It’s one week after my birthday, and I am sitting in the leather reading chair, socked feet upon the ottoman. My legs, under a knit blanket, keep warm. Poet Warrior lays open-spined, face down on my stomach as I close my eyes and let my head rest against…
Max Richter enters, and the sound waves of Infra 5 move, in particular, me. Inside my chest, a rising, but it is not my breath nor my beating. The first violin repeating, softly; the cello, a layered dimension, adds depth; the second violin, lighter, pushes the melody faster; the white noise outro, a tart cherry on top.
I imagine my sister-in-law listening to this as she walks the streets of New York City, a decade back into time. I imagine my grandmother strolling, wrist up with the pocketbook in the crook of her elbow, in 1940s Toronto, nearly a century back into place. I know all the walking I have done, the soundtracks I have listened to, the backpacks I have thrown on my shoulders. And still, I have not arrived.

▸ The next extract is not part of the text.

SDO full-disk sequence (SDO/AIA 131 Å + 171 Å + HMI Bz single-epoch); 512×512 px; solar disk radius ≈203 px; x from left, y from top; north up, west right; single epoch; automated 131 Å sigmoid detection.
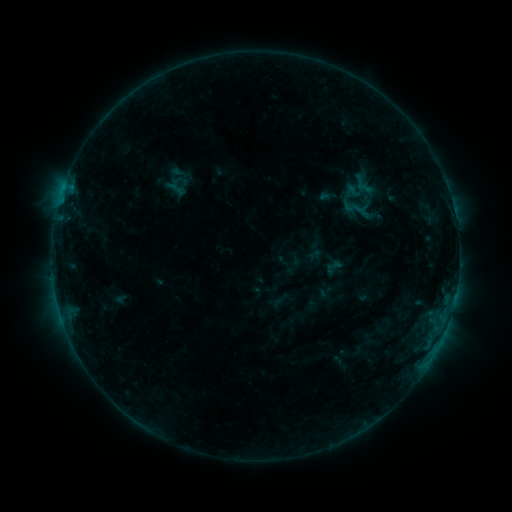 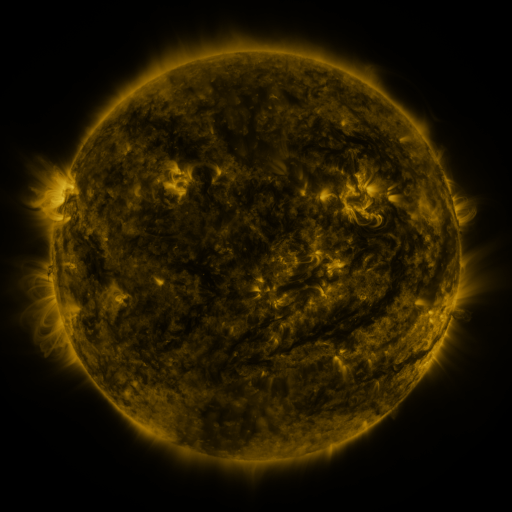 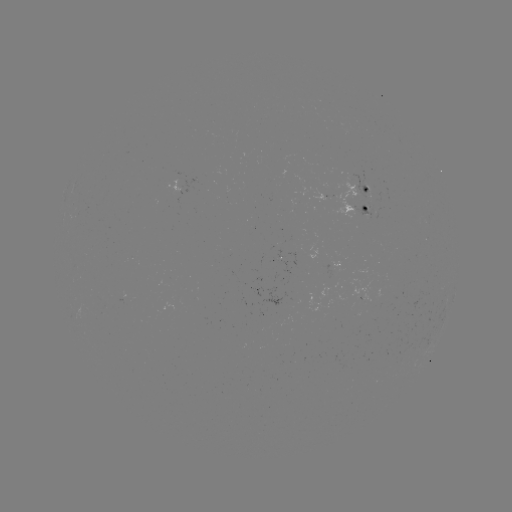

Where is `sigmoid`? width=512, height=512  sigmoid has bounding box [341, 194, 367, 220].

“A wanderer learns through standing still,” Joy Harjo reminds me, and I think, instead, that I have reached the center of myself, of knowing what I contain; as a true water bearer does.
This feeling feels because it is accompanied by sound, two harmonious vibes sharing a moment in which I am bare, bearing witness. It is beautiful, this luxury, this romance, this poetry. When the world hugs me like this, I weep.
It occurs to me that no one is witnessing this moment, that no one has ever really seen this beloved unfolding of the every day that is my life; the intimacy of 9 p.m. on a Thursday night. My essence in the ordinary.
If I didn’t tell you, just now, would you know?